New York may consider implementing a 14-day mandatory quarantine to prevent the spread of COVID-19 from out-of-state travelers as the virus continues to spread in 20 states and Puerto Rico, Cuomo said.
State Department of Health Commissioner Dr. Howard Zucker said medical experts do not know enough about COVID-19 antibodies to date to have an efficient antibody test.
“We don’t have an answer yet,” the commissioner said Thursday. “There are multiple different tests. We are speaking to scientists about this exact issue. We don’t know yet.
“Scientists ask why are the numbers down... New York’s done a phenomenal job.”
About 60 to 70% of the general population must be infected or exposed to a virus to achieve herd immunity, Zucker said.
“We’re nowhere near that,” Cuomo added.
The Institute for Health Metrics and Evaluation projected Monday 149,690 Americans will die from COVID-19 by August as the virus continues to spread in 21 states and Puerto Rico — about 15,000 fatalities more than the research center’s May 4 estimate, and more than 75,000 than its April 17 estimate.

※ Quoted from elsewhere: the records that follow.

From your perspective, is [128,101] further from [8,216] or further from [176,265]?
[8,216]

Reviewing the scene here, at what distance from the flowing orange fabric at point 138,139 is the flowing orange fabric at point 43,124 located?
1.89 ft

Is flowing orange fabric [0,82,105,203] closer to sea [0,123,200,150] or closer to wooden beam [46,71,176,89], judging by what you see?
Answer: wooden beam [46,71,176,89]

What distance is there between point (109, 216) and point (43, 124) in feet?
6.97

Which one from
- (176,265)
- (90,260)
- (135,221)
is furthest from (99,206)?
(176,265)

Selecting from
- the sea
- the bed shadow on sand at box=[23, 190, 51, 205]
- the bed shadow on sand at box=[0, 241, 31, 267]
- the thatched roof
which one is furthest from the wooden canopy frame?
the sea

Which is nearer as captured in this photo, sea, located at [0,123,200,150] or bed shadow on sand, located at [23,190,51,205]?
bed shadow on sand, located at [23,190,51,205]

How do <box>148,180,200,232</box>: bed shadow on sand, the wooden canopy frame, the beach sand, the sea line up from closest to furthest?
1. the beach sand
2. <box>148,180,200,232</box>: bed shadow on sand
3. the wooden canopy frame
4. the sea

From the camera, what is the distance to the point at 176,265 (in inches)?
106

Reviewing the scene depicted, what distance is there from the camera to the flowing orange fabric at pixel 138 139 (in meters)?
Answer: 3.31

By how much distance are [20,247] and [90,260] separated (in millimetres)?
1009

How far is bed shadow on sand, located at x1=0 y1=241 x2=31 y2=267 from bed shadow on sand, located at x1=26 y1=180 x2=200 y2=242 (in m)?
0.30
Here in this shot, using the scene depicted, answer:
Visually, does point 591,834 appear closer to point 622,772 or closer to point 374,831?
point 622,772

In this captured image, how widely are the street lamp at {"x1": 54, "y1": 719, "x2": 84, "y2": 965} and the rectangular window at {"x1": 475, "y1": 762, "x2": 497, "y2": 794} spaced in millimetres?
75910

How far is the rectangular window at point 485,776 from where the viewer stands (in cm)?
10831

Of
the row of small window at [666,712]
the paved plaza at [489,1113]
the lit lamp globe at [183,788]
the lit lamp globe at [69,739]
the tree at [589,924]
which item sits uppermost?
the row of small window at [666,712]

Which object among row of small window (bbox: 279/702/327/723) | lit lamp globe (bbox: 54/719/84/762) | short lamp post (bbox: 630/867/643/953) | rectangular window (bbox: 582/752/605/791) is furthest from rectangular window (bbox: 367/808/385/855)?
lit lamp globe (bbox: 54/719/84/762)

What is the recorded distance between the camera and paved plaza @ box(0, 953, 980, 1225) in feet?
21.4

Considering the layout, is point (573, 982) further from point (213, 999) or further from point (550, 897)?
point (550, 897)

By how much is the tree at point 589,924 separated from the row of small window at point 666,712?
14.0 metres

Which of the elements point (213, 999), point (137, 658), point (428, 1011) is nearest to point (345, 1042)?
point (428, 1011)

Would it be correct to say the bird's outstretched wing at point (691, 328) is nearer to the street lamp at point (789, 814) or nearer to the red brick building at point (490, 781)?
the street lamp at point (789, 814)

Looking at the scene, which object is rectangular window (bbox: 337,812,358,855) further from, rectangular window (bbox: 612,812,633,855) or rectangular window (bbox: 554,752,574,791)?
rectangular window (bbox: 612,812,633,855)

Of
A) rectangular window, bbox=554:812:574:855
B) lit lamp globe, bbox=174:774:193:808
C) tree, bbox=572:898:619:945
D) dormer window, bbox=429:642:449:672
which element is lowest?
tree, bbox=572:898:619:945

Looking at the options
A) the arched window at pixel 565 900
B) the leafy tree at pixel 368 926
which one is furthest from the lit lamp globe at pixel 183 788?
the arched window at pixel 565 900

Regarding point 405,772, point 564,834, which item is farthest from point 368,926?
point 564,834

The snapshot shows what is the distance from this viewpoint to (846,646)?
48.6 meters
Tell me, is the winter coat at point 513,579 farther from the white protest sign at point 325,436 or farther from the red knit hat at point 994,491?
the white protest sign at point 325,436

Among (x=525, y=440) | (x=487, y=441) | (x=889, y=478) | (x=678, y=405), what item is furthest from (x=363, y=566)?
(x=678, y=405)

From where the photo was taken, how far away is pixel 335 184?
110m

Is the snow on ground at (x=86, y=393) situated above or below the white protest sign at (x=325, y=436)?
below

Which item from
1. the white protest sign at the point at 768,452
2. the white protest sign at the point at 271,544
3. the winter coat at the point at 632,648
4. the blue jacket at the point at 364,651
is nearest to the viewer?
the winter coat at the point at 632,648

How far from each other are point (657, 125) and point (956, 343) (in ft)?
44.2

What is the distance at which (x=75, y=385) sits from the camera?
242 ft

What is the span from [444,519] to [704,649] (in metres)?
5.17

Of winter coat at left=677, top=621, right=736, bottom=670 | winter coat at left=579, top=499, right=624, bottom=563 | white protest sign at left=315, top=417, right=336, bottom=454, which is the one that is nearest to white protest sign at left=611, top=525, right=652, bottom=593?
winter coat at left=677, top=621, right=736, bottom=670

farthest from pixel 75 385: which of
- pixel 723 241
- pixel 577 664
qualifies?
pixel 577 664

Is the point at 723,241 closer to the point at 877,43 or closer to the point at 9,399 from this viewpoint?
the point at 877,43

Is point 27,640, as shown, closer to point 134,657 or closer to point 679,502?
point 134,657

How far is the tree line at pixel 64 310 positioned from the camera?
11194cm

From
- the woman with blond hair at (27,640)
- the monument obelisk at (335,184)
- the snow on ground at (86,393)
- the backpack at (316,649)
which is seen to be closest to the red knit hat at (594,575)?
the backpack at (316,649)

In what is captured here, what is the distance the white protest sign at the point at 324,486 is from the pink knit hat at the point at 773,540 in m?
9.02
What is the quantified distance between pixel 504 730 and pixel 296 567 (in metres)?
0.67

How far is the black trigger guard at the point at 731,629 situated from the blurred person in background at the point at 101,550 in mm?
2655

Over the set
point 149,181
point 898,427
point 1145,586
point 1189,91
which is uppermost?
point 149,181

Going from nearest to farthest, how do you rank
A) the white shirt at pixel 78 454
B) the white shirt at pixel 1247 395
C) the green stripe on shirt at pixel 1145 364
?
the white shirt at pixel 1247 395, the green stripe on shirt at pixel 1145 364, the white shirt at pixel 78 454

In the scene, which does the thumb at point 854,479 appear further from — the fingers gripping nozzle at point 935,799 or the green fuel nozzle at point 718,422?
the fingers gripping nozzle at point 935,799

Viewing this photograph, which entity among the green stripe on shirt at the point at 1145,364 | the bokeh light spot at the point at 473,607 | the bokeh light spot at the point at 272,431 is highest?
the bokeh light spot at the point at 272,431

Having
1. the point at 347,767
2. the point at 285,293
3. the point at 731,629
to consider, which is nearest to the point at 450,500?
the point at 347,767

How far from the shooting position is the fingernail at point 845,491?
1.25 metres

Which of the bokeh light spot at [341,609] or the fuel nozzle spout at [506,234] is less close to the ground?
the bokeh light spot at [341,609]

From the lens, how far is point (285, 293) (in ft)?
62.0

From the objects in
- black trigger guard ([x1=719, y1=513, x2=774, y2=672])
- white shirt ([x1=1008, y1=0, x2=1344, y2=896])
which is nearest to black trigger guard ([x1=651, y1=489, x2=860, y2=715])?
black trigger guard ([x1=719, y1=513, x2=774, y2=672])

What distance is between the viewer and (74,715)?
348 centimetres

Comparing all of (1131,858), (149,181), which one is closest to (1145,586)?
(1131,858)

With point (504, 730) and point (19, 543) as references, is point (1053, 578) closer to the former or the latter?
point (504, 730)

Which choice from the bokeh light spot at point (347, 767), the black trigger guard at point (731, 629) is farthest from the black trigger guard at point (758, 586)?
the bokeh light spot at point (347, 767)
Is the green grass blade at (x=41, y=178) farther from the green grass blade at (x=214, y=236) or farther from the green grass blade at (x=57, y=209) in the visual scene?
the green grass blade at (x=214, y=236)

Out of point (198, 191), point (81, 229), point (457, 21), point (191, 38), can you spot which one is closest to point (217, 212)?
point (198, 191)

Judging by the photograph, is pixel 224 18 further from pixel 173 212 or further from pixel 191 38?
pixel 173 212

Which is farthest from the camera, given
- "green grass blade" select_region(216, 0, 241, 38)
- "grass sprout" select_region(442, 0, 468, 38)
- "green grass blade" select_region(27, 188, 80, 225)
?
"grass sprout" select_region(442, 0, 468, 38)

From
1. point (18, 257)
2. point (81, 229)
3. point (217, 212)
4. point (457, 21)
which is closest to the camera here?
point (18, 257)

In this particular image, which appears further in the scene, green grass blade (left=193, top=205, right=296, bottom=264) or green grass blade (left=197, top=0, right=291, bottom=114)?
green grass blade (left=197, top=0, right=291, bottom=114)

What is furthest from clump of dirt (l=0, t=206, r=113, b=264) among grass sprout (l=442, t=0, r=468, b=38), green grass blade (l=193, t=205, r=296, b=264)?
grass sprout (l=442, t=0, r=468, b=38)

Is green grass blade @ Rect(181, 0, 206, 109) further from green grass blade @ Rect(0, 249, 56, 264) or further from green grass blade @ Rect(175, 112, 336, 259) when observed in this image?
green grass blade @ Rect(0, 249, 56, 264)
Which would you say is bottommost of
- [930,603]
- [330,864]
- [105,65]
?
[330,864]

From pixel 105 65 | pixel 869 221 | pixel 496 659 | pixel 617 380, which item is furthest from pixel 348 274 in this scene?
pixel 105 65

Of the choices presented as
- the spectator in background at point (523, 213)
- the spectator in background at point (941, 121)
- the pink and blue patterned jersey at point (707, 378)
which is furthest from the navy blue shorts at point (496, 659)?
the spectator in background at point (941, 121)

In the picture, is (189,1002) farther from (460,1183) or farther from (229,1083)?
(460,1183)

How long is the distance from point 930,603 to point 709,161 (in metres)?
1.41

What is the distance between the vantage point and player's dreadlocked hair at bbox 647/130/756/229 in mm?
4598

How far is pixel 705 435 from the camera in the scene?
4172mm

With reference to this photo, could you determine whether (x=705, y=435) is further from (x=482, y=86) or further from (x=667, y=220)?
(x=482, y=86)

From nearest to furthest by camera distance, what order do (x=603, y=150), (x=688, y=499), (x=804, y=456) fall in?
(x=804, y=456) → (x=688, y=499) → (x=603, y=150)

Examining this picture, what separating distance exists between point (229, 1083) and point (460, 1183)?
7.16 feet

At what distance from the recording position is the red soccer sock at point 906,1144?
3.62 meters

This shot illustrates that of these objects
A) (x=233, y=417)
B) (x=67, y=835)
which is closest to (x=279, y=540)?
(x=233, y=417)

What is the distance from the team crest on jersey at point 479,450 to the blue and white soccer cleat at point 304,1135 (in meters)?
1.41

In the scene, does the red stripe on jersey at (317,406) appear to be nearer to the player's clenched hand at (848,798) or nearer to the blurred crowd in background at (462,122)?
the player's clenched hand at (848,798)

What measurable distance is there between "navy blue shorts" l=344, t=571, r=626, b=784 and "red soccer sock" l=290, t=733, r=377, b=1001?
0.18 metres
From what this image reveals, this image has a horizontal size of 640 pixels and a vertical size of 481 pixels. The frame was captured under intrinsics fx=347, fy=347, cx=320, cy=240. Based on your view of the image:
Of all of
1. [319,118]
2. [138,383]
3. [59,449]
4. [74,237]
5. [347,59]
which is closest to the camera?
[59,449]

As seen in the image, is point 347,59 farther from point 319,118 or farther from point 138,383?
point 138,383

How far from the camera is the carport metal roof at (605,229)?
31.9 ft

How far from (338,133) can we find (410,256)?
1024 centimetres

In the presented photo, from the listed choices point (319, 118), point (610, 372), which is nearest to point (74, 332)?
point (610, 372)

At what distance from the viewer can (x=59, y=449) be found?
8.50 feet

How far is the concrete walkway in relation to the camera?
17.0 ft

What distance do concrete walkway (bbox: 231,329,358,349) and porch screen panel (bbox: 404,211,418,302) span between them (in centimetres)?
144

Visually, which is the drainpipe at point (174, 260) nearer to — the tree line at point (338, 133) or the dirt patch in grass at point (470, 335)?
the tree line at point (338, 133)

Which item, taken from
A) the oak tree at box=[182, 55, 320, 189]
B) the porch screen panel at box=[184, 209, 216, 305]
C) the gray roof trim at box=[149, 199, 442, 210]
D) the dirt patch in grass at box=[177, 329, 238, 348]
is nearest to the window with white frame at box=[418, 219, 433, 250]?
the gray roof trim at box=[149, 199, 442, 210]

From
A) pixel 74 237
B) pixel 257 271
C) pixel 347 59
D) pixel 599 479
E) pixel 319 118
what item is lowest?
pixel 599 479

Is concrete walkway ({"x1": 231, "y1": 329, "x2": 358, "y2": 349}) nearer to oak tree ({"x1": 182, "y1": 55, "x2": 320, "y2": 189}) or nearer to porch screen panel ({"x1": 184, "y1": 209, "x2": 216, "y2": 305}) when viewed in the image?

This week, IHME increased its estimate to 201,129 U.S. coronavirus deaths by October, or up about 18% from 169,890. The IHME projection is the White House’s preferred model and is supported by the Gates Foundation.
New York City is on track to enter phase II of reopening Monday. Global experts are studying the numbers and expect to give official clearance Friday.
“The issue going to phase two or phase three is compliance by people and enforcement by local government,” Cuomo said. “It depends on how people act, which is how this has always been determined. And people, especially in New York City, Long Island, compliance matters. And it’s not just moral and ethical, communal — it’s legal. So, be aware of the law, follow the law.”
Officials continue to monitor the number of daily, new positive COVID-19 cases across New York. The state had 618 new positive virus cases Wednesday, or .90% of the 68,541 conducted tests, bringing the statewide total to 385,760 cases.
The 0.9% positive rate was the state’s lowest since the pandemic began in March. Contact tracers showed a COVID-19 outbreak at an apple processing factory in Central New York caused a small spike in positive cases, visible by the region’s increasing numbers from 0.6% positive diagnostic COVID-19 tests Saturday, up to 1.3% Sunday and a surge to 3% positive Wednesday.
The plant had 34 infected workers to date.
“That’s the only caution sign across New York state,” the governor said.
The state saw 29 virus-related deaths Wednesday, including 22 in hospitals and seven in nursing homes. The state’s daily death toll has continued a flattening decline for several weeks.
Statewide coronavirus hospitalizations declined to 1,358 patients Wednesday, down 121, according to the governor’s office.
The Tribune News Service contributed to this report.